Copy the lines below word for word, starting with the first one and ending after the line that contains "3. point (401, 456)".

** Begin The input **

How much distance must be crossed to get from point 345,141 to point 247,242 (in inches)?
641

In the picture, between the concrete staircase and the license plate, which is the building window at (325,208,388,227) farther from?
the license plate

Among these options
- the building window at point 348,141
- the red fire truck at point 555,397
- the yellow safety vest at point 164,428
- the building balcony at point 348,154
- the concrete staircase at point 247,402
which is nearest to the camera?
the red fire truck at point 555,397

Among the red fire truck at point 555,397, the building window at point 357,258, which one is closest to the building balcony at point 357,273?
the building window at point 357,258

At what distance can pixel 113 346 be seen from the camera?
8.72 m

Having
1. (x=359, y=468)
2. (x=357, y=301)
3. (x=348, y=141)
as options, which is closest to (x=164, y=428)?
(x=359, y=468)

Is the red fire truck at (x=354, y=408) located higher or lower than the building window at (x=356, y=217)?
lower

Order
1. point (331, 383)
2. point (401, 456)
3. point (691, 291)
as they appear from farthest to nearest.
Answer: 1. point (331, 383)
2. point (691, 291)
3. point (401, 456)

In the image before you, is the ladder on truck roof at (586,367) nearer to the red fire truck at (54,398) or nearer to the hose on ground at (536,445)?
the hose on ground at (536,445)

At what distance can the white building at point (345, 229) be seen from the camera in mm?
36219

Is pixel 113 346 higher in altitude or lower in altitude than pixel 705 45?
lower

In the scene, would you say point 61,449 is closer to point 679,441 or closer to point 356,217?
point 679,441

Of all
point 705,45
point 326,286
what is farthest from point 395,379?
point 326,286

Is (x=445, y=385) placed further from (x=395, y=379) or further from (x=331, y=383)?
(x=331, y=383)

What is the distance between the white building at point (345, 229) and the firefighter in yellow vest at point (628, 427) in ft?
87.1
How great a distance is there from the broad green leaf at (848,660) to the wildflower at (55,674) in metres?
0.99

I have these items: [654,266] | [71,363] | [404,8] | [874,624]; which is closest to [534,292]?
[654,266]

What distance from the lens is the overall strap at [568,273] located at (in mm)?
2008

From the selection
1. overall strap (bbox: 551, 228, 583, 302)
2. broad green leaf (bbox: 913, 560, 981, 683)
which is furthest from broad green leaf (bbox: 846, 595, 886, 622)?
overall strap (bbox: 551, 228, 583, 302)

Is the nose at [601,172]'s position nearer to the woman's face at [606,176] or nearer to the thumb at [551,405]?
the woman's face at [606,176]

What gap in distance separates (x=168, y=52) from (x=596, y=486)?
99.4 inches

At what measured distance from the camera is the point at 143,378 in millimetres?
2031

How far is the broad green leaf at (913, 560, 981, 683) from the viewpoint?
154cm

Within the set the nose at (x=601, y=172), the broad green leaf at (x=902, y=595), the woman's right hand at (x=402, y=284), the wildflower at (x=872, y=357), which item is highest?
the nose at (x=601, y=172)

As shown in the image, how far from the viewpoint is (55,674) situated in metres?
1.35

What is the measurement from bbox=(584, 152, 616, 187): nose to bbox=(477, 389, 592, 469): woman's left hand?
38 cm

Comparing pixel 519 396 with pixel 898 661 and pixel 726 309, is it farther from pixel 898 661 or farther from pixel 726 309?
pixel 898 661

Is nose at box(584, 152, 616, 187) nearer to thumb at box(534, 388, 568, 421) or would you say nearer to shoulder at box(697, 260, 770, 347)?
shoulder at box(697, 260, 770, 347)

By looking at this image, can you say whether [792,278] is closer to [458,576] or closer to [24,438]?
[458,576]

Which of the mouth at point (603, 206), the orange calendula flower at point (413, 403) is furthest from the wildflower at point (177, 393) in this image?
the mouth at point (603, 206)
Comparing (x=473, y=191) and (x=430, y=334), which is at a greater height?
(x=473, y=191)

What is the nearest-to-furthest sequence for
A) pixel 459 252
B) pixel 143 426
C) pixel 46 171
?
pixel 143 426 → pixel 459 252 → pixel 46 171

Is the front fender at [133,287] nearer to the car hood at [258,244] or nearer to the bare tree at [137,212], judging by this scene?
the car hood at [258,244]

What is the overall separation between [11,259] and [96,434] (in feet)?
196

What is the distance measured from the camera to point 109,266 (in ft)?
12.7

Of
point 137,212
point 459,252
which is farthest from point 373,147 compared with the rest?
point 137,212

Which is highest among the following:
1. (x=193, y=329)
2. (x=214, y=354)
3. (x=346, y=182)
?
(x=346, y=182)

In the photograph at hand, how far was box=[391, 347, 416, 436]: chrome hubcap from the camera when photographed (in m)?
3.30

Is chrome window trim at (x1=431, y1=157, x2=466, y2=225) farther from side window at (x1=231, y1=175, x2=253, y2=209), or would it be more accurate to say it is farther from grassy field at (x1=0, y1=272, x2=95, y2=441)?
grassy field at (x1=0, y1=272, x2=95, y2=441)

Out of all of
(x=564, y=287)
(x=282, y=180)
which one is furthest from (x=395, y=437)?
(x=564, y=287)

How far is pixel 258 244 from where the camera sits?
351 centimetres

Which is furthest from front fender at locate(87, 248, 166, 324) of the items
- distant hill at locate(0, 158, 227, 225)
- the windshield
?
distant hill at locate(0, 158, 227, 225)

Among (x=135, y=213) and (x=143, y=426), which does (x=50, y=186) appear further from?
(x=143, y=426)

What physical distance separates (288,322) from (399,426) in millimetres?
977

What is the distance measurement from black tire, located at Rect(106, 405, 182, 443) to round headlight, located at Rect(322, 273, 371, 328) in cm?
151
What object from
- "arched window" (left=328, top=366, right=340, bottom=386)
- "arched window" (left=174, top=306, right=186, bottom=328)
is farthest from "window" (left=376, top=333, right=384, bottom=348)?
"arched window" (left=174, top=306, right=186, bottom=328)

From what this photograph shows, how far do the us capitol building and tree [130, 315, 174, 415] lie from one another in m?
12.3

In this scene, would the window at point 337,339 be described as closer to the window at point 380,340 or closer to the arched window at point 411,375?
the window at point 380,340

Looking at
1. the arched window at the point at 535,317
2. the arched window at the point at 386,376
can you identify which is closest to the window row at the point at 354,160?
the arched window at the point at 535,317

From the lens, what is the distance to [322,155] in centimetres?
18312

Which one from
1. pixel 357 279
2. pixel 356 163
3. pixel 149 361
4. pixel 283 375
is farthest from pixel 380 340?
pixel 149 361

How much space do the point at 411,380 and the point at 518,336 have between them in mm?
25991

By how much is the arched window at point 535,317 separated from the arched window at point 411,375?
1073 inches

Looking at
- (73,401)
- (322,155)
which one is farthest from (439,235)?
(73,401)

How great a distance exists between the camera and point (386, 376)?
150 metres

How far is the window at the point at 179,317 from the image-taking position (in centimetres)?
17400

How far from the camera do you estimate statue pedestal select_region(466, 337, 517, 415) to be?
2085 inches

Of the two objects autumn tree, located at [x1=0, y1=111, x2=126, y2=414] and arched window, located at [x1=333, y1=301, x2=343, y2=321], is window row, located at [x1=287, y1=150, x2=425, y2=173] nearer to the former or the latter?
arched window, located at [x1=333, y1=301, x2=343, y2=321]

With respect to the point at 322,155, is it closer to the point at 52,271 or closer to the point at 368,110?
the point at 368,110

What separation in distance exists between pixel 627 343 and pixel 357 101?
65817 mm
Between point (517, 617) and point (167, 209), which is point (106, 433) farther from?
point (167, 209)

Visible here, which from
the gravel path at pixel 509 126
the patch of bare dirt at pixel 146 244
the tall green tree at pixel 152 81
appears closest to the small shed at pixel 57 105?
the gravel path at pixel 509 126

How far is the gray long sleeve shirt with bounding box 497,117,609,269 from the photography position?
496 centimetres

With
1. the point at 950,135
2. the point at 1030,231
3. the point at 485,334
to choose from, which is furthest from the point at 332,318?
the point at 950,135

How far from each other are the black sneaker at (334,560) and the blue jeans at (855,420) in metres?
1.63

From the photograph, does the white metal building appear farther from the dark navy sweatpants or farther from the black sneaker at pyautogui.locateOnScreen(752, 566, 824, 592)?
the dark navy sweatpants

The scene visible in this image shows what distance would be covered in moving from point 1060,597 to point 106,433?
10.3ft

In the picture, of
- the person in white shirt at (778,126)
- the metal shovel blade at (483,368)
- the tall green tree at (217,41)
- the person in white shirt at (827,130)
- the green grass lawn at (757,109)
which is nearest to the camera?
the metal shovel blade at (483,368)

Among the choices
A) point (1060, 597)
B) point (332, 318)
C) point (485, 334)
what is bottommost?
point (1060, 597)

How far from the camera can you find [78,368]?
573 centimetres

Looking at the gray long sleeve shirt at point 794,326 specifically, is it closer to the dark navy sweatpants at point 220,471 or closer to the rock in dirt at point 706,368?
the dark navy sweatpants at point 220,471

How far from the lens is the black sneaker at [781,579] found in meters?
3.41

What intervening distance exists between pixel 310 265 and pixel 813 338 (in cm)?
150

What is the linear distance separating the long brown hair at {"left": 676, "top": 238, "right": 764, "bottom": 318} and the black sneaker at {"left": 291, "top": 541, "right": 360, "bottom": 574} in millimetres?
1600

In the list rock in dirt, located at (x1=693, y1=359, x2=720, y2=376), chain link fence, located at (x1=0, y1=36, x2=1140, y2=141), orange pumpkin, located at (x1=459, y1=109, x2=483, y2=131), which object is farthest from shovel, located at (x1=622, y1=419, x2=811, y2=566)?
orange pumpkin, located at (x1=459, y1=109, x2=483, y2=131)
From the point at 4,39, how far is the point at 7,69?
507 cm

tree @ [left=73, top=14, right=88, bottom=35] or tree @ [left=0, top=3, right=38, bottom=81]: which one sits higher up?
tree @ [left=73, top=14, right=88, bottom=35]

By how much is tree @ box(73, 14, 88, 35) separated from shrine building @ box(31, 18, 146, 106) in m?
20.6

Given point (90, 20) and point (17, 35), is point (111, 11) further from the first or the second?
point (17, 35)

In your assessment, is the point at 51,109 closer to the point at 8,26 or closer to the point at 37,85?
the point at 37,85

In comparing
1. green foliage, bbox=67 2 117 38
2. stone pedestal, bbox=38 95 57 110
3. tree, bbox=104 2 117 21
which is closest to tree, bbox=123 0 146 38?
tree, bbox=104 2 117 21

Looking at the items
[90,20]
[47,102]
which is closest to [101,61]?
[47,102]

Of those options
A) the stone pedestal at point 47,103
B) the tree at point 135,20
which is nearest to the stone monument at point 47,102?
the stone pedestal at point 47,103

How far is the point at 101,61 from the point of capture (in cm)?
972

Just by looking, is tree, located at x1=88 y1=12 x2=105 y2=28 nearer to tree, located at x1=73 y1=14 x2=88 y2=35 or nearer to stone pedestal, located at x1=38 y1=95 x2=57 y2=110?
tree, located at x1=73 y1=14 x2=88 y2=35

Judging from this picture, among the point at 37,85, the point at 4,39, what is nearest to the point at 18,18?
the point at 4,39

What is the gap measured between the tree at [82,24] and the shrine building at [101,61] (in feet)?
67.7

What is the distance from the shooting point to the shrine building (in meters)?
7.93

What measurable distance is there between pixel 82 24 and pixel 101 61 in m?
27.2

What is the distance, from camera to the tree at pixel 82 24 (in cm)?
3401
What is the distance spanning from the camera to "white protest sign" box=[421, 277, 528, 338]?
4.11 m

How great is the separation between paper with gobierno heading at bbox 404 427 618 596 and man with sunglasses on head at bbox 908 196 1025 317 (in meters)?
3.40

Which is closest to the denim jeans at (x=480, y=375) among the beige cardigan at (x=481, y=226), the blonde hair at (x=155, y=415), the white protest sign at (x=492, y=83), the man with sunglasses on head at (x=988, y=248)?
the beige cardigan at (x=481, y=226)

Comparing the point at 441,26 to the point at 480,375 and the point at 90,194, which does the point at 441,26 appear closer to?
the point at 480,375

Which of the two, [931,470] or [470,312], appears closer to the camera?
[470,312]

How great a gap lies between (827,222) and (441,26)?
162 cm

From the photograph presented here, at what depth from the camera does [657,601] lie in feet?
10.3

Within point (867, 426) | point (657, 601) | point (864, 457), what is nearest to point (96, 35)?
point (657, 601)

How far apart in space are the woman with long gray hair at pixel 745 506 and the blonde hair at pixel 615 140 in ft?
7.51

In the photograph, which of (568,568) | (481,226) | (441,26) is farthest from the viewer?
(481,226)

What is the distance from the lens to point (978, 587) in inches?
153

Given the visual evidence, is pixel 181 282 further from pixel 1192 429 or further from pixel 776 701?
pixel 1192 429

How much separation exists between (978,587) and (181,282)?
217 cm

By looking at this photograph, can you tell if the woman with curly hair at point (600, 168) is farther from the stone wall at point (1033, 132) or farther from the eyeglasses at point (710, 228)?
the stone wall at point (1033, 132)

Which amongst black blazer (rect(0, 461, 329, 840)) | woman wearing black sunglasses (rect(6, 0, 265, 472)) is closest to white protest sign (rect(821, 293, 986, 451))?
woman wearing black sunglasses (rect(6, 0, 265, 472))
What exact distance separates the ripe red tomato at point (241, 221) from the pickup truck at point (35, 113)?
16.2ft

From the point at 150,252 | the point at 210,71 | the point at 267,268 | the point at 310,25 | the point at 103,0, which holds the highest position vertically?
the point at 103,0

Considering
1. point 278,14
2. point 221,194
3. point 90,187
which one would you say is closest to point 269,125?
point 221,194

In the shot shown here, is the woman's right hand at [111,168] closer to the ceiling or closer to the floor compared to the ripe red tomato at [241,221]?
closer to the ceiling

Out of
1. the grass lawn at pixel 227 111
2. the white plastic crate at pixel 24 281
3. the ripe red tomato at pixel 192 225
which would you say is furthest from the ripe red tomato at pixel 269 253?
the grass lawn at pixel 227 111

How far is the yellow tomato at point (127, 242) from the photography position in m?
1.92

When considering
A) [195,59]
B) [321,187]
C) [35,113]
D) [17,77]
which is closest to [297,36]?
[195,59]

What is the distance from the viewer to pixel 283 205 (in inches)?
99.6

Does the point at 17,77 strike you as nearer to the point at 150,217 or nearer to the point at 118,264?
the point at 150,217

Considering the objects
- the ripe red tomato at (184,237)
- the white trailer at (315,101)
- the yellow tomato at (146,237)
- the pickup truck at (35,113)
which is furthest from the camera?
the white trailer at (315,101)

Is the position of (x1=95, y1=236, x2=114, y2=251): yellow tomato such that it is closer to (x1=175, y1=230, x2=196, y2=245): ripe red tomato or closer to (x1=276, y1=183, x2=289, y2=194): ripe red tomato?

** End The input **

Correct output
How much distance must be crossed to get from point 345,141 to point 247,242 (in inches)?
641

In the picture, between the concrete staircase and the license plate, which is the building window at (325,208,388,227) farther from?
the license plate

Among these options
- the building window at point 348,141
- the red fire truck at point 555,397
- the yellow safety vest at point 164,428
- the building balcony at point 348,154
- the concrete staircase at point 247,402
which is nearest to the camera?
the red fire truck at point 555,397

Among the red fire truck at point 555,397, the building window at point 357,258, which one is closest to the building balcony at point 357,273?
the building window at point 357,258

At what distance can pixel 113 346 be seen from the camera?
8.72 m

Having
1. (x=359, y=468)
2. (x=357, y=301)
3. (x=348, y=141)
as options, which is closest to (x=164, y=428)?
(x=359, y=468)

Is the red fire truck at (x=354, y=408) located higher or lower than the building window at (x=356, y=217)?
lower

Order
1. point (331, 383)
2. point (401, 456)
3. point (691, 291)
as they appear from farthest to nearest.
Answer: 1. point (331, 383)
2. point (691, 291)
3. point (401, 456)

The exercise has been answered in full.